§ **TEXTE SOURCE**

Polices municipales : des effectifs plus importants pour plus de missions
La loi du 15 avril 1999 a donné un nouvel essor aux polices municipales. Jusqu’au début des années 2010, le débat portait sur leur doctrine d’emploi : proximité ou sécurité ? Aujourd’hui, ce n’est plus tant leur utilité qui fait débat que le manque de contrôle et d’évaluation ou encore l’usage de nouvelles technologies.
La multiplication des polices municipales est un phénomène récent. La loi du 15 avril 1999(nouvelle fenêtre) met en place leur cadre actuel et assure leur reconnaissance comme un élément important du paysage sécuritaire français.
En 2020, selon le Mémento policiers municipaux et gardes champêtres(nouvelle fenêtre), les polices municipales comptent 24 221 agents (contre 19 405 en 2012), auxquels s’ajoutent 701 gardes champêtres et 8 126 agents de surveillance de la voie publique (ASVP).
Parmi ces agents, 19 307 sont armés (catégories d’armes B, C et D(nouvelle fenêtre)), dont 14 149 dotés d’une arme de catégorie B.
Cela représente 3 681 services ainsi répartis :
- 2 586 de 1 à 4 agents (70,2%) ;
- 617 de 5 à 10 agents (16,8%) ;
- 478 de plus de 10 agents (13%).
Une multiplication des polices municipales
La police nationale est une institution relativement récente créée par la loi du 9 juillet 1966(nouvelle fenêtre). Les polices municipales sont bien plus anciennes. La loi du 6 avril 1884(nouvelle fenêtre) répartit les pouvoirs de police entre maires et préfets en fonction de la population des communes. Cette organisation changera peu jusqu’à l’ordonnance du 16 novembre 1944(nouvelle fenêtre), qui rétablit la direction générale de la sûreté nationale et pose les jalons d’une police d’État.
Évolution récente des polices municipales
Plusieurs rapports préfigurent l’évolution récente des polices municipales. Dès 1983, le rapport Bonnemaison préconise « une utilisation nouvelle des polices municipales » avec un statut particulier et une formation adaptée, sous la condition de leur conserver un « caractère supplétif et d’affecter les gardiens à des tâches locales d’exécution« .
La loi du 15 avril 1999 donne le cadre moderne des polices municipales, dans un pays où l’État a le monopole des missions de police. Dès 2011, un rapport de la Cour des comptes sur l’organisation et la gestion des forces de sécurité publique constate leur forte progression. Les débats de la décennie 2000-2010 portent avant tout sur la raison d’être de ces polices et leur doctrine d’emploi (proximité ou sécurité, suppléer ou assister – voire se substituer à – la police nationale).
La loi du 25 mai 2021 pour une sécurité globale étend les pouvoirs des polices municipales et crée le cadre légal pour que la ville de Paris puisse s’en doter. La mutualisation entre villes des policiers municipaux est facilitée. Les dispositions relatives à l’usage de drones ou à la vidéoprotection censurées par le Conseil constitutionnel, qui peuvent aussi concerner les polices municipales, sont réécrites par la loi du 24 janvier 2022 sur la responsabilité pénale et la sécurité intérieure.

§ **CONSIGNE 1**
Répondez à ces questions sur le texte consacré aux polices municipales :
(a) Combien d'agents comptent les polices municipales en 2020 ?
(b) Par quelle loi la police nationale a-t-elle été créée ?
(c) En quelle année le rapport Bonnemaison préconise-t-il « une utilisation nouvelle des polices municipales » ?
§ **CONSIGNE 2**
Dans le texte sur les polices municipales, prenez le passage qui commence aux mots « En 2020, selon » et s'arrête après « de catégorie B. ». Réécrivez-le en substituant « équipés » à « armés ».
§ **CONSIGNE 3**
Rédigez la suite du texte sur les polices municipales, à partir de sa dernière phrase.
Les lignes qui suivent constituent un ensemble distinct du texte.

§ **LIGNES DE DONNÉES**
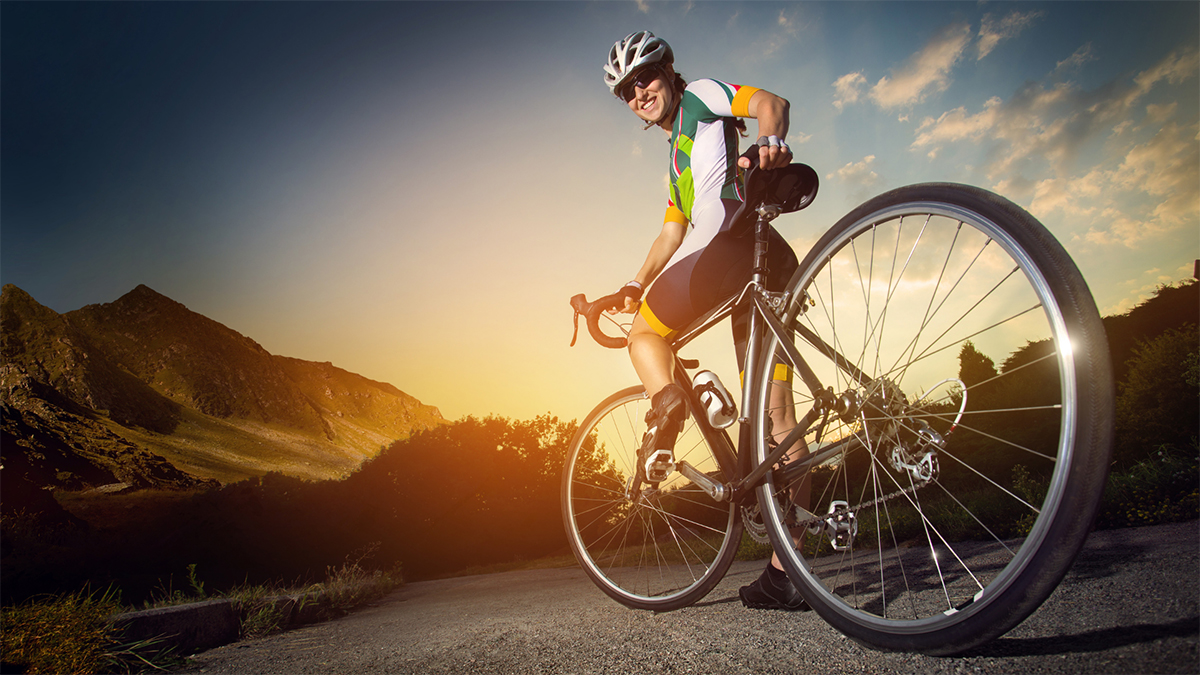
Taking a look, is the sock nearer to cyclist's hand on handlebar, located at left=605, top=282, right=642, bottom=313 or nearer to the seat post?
the seat post

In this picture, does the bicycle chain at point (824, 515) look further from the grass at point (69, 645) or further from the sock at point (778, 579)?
the grass at point (69, 645)

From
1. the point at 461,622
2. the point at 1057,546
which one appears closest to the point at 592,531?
the point at 461,622

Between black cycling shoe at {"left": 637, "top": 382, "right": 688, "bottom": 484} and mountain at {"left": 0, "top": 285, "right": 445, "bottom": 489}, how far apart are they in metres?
10.2

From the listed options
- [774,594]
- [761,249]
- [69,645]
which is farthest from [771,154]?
[69,645]

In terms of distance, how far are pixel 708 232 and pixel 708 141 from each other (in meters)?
0.45

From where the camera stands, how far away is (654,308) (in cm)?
206

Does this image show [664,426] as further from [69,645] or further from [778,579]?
[69,645]

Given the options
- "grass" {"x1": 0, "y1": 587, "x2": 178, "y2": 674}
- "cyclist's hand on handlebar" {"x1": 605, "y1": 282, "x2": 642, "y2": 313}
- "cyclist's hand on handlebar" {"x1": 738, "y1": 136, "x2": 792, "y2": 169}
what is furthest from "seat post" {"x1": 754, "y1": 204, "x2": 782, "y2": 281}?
"grass" {"x1": 0, "y1": 587, "x2": 178, "y2": 674}

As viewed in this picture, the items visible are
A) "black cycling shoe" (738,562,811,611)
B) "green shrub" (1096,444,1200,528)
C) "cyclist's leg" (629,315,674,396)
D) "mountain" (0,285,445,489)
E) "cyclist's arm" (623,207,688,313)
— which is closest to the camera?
"black cycling shoe" (738,562,811,611)

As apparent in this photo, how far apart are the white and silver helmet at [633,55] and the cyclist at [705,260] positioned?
0.48m

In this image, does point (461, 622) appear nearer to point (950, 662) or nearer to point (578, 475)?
point (578, 475)

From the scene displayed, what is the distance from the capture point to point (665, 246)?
2.52m

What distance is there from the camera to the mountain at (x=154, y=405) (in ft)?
26.5

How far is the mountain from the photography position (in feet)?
26.5
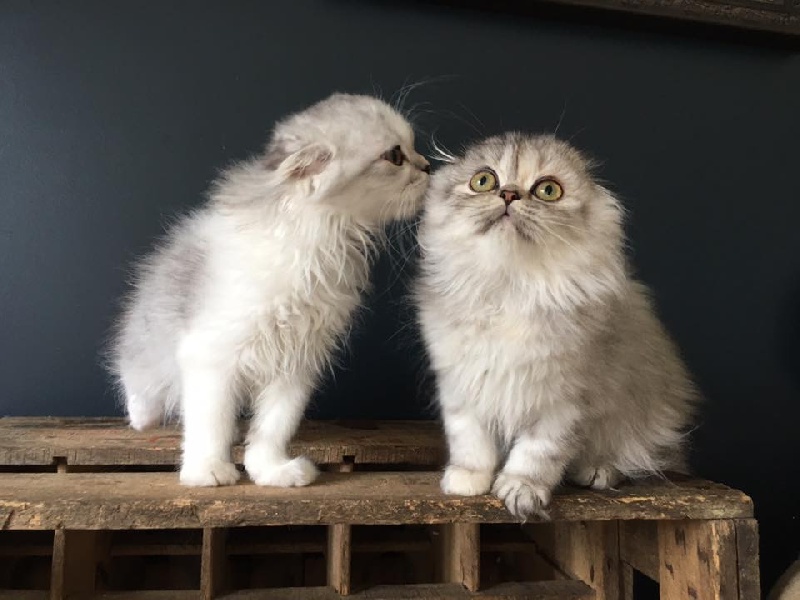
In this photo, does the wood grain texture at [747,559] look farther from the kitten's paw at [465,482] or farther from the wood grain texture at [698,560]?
the kitten's paw at [465,482]

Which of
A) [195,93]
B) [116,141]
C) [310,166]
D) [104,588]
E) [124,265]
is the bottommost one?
[104,588]

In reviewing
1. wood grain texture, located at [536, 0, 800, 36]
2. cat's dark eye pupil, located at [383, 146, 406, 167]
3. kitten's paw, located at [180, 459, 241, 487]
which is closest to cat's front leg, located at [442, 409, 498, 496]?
kitten's paw, located at [180, 459, 241, 487]

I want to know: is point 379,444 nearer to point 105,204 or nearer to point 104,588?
point 104,588

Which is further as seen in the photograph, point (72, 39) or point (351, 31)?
point (351, 31)

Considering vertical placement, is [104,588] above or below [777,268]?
below

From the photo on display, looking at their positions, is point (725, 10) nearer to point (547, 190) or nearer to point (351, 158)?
point (547, 190)

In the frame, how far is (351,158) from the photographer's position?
43.9 inches

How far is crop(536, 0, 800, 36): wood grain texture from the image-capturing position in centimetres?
172

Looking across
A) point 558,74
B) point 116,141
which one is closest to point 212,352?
→ point 116,141

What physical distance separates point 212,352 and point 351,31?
1014mm

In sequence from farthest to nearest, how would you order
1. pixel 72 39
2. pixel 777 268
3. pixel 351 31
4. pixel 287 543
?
pixel 777 268 → pixel 351 31 → pixel 72 39 → pixel 287 543

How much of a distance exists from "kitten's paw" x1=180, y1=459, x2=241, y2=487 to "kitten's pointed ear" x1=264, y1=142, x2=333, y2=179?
0.50m

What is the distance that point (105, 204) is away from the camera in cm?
161

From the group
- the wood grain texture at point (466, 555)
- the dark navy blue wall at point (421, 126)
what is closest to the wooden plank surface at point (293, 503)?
the wood grain texture at point (466, 555)
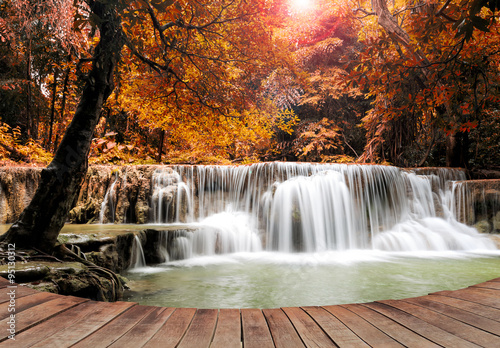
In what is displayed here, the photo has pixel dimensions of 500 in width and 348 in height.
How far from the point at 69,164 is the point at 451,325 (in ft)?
13.2

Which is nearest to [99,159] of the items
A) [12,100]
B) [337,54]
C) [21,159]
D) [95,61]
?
[21,159]

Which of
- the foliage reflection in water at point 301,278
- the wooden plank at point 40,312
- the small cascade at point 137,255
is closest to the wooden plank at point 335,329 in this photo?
the wooden plank at point 40,312

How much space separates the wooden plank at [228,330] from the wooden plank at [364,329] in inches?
24.7

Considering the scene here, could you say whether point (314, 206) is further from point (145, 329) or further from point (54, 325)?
point (54, 325)

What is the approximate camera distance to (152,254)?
633cm

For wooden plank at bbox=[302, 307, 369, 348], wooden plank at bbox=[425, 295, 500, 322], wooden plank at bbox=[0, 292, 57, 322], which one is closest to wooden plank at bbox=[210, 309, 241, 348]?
wooden plank at bbox=[302, 307, 369, 348]

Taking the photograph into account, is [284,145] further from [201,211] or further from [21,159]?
[21,159]

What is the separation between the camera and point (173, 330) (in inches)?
60.2

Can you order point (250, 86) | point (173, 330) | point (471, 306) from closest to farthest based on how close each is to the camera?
point (173, 330) → point (471, 306) → point (250, 86)

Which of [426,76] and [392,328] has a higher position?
[426,76]

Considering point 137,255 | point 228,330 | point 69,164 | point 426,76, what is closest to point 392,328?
point 228,330

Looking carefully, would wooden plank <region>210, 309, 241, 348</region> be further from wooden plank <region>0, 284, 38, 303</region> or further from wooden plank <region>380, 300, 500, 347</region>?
wooden plank <region>0, 284, 38, 303</region>

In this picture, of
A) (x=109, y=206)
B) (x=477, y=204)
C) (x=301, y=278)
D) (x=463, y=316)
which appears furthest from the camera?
(x=109, y=206)

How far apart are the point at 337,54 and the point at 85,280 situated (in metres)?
18.9
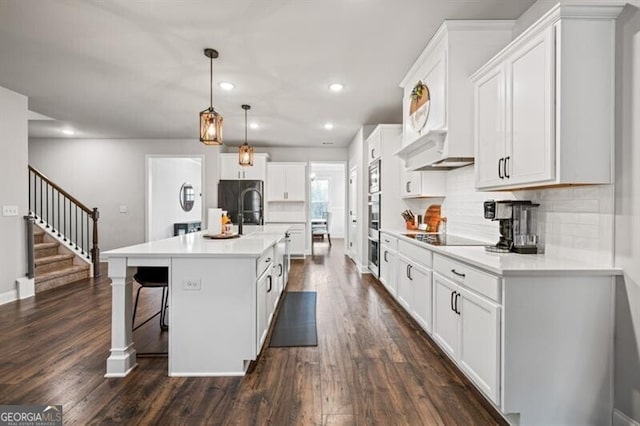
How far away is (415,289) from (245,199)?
4705mm

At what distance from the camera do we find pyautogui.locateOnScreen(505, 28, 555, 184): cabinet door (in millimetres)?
1672

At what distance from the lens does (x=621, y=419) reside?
1.55 meters

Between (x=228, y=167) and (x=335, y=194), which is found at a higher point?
(x=228, y=167)

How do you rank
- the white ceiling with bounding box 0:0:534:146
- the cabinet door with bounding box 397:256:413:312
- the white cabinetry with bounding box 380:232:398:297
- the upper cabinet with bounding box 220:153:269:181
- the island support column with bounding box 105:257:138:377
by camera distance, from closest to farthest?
1. the island support column with bounding box 105:257:138:377
2. the white ceiling with bounding box 0:0:534:146
3. the cabinet door with bounding box 397:256:413:312
4. the white cabinetry with bounding box 380:232:398:297
5. the upper cabinet with bounding box 220:153:269:181

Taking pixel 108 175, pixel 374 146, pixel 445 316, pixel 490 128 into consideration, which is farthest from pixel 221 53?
pixel 108 175

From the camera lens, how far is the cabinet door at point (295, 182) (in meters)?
7.12

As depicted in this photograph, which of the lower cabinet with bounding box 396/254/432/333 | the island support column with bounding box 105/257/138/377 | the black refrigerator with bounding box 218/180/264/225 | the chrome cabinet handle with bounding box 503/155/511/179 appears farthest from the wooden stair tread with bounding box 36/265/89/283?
the chrome cabinet handle with bounding box 503/155/511/179

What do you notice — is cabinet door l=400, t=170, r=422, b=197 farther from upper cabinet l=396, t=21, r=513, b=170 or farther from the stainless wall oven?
upper cabinet l=396, t=21, r=513, b=170

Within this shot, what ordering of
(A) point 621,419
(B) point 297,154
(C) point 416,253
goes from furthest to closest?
(B) point 297,154
(C) point 416,253
(A) point 621,419

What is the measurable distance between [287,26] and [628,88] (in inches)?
89.4

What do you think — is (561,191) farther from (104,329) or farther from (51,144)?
(51,144)

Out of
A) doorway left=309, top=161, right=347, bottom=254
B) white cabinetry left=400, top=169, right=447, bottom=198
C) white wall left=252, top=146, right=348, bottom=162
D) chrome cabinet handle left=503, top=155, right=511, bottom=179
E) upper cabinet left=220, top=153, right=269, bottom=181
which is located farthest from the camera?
doorway left=309, top=161, right=347, bottom=254

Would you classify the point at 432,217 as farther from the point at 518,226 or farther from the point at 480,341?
the point at 480,341

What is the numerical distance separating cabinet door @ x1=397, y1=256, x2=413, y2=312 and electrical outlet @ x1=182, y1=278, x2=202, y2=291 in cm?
196
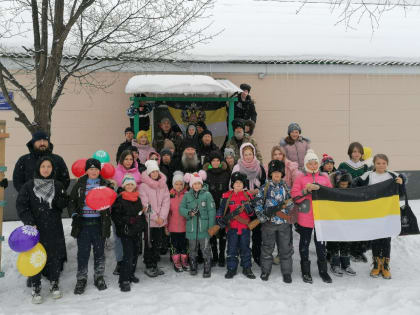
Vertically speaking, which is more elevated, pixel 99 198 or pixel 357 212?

§ **RÉSULTAT ATTENDU 1**
(a) 24 221 agents.
(b) Par la loi du 9 juillet 1966.
(c) En 1983.

§ **RÉSULTAT ATTENDU 2**
En 2020, selon le Mémento policiers municipaux et gardes champêtres(nouvelle fenêtre), les polices municipales comptent 24 221 agents (contre 19 405 en 2012), auxquels s’ajoutent 701 gardes champêtres et 8 126 agents de surveillance de la voie publique (ASVP).
Parmi ces agents, 19 307 sont équipés (catégories d’armes B, C et D(nouvelle fenêtre)), dont 14 149 dotés d’une arme de catégorie B.

§ **RÉSULTAT ATTENDU 3**
Une évolution plus qualitative que quantitative
La Cour des comptes actualise son analyse dans un rapport d’octobre 2020 sur les polices municipales. Les polices municipales sont « durablement installées comme une composante utile, voire indispensable, de la sécurité publique« .
Les effectifs ont augmenté entre 2010 et 2018 (+18%, contre +3% pour la police et la gendarmerie nationales), moins cependant qu’entre 2002 et 2010 (+35%). À Cannes, en termes d’effectifs, les services de police municipale sont presque à parité avec la police nationale.
Les polices municipales restent un phénomène urbain, particulièrement en Île-de-France (17% des policiers municipaux du territoire national) et sur l’arc méditerranéen (26%). Leur répartition géographique n’est pas homogène.
Les municipalités refusant de s’en doter sont de plus en plus rares. Brest est la dernière ville de plus de 100 000 habitants à ne pas disposer d’une police municipale. Sur les 19 800 communes de moins de 500 habitants, seules quinze disposent d’une police municipale (effectifs d’un ou deux agents).
Les missions et les capacités d’agir se sont élargies. L’armement s’est banalisé : 53% des policiers municipaux sont dotés d’une arme à feu. L’armement létal est majoritaire. L’usage de la vidéoprotection est largement répandu et ne fait plus guère débat, contrairement à celui de nouvelles technologies, sans cadre juridique adapté jusqu’à la loi du 24 janvier 2022, qui réécrit certaines dispositions de la loi du 25 mai 2021 relatives aux drones ou à l’usage de la vidéo qui avaient été censurées par le Conseil constitutionnel.
Des polices de substitution ?
La Cour des comptes relève dans son rapport de 2020 que les « polices municipales tendent à s’assimiler aux unités de voie publique de la police nationale, au-delà du partage des tâches initialement prévu par les conventions de coordination ».
La convention de coordination
Dès que l’effectif d’une police municipale comporte au moins trois agents (ou à la demande du maire si l’effectif est moindre), une convention de coordination des interventions de la police municipale et des forces de sécurité de l’État(nouvelle fenêtre) est conclue entre :
- le maire de la commune ;
- le représentant de l’État dans le département ;
- le procureur de la République.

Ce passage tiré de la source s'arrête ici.